■ TASK STATEMENT:
The material below holds pictures; leave them out, and copy exactly, and only, the lines from the one with "Building Photo - Stunning" through the last.

■ DATA SHOWN:
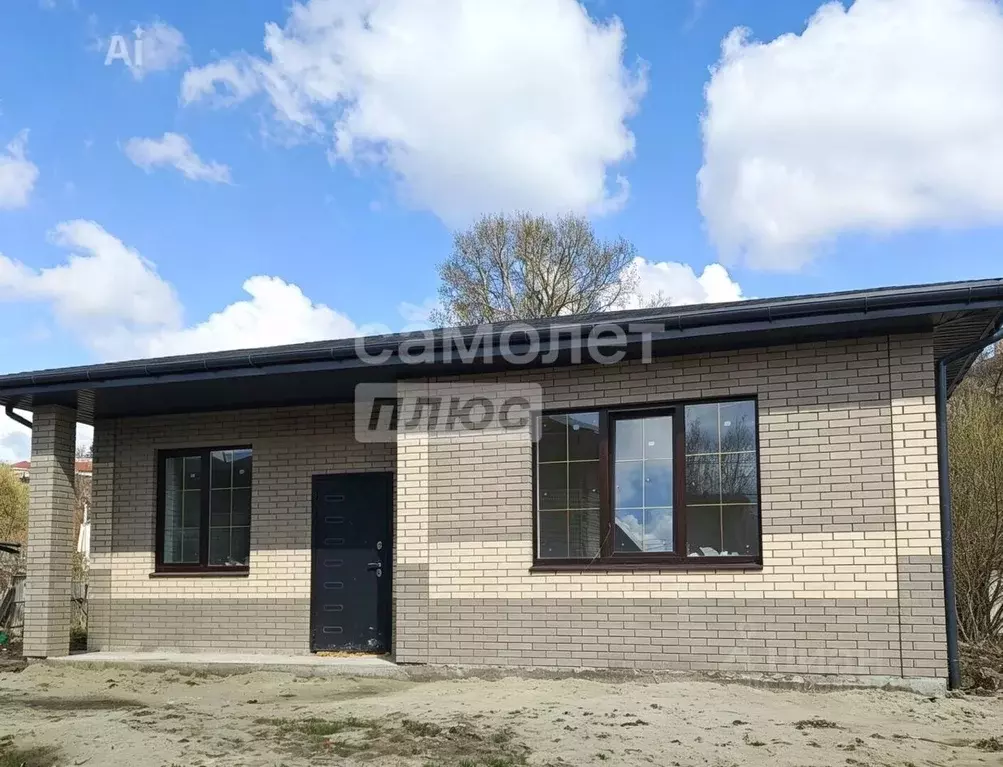 Дом в Курская область, Курск ул. Красная линия (86 м) - Фото 1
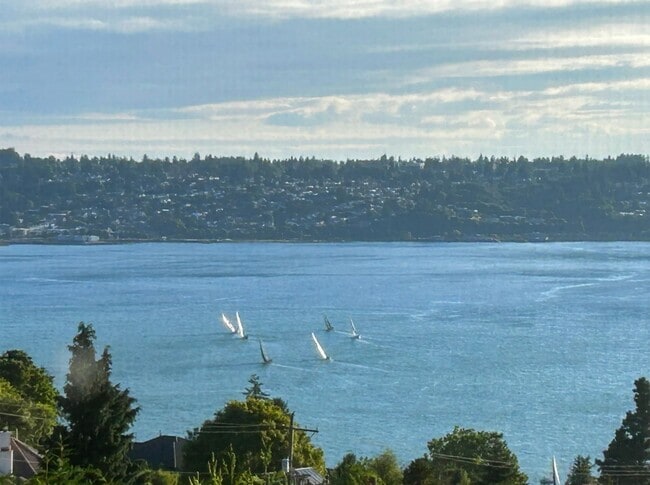 Building Photo - Stunning Home with Breathtaking Views in T...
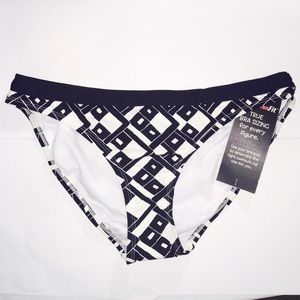 NWT Black & White Printed Bathing Suit Bottom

■ ANSWER FOR THIS EXERCISE:
 Building Photo - Stunning Home with Breathtaking Views in T...
 NWT Black & White Printed Bathing Suit Bottom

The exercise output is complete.